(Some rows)

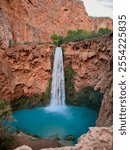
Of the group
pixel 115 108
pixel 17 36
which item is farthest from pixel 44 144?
pixel 17 36

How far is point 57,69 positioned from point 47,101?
2.60 metres

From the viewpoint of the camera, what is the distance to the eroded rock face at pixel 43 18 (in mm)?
26969

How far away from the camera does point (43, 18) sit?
103ft

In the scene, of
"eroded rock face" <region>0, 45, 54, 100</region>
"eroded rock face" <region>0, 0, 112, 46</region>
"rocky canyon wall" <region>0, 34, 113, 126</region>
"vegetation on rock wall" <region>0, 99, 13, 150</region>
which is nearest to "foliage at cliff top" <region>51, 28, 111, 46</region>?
"eroded rock face" <region>0, 0, 112, 46</region>

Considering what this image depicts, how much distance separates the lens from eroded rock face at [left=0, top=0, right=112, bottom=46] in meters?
27.0

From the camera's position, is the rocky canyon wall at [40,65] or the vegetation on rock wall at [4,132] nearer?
the vegetation on rock wall at [4,132]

▸ GIVEN INSTRUCTION
Copy out every row above word for word, including each answer, but leave out the pictures.

▸ EXERCISE OUTPUT
Of the group
pixel 115 108
pixel 17 36
which item is farthest from pixel 44 144?
pixel 17 36

How far is point 57,69 positioned from point 47,101?
2.60 metres

From the viewpoint of the camera, what is the distance to the eroded rock face at pixel 43 18 (in mm)?
26969

How far away from the camera does point (43, 18) sit?
103ft

In the scene, of
"eroded rock face" <region>0, 45, 54, 100</region>
"eroded rock face" <region>0, 0, 112, 46</region>
"rocky canyon wall" <region>0, 34, 113, 126</region>
"vegetation on rock wall" <region>0, 99, 13, 150</region>
which is nearest to "foliage at cliff top" <region>51, 28, 111, 46</region>?
"eroded rock face" <region>0, 0, 112, 46</region>

Considering what this image depicts, how much distance separates the lens from eroded rock face at [left=0, top=0, right=112, bottom=46] in meters?
27.0

From the camera's position, is the rocky canyon wall at [40,65] or the vegetation on rock wall at [4,132] nearer?
the vegetation on rock wall at [4,132]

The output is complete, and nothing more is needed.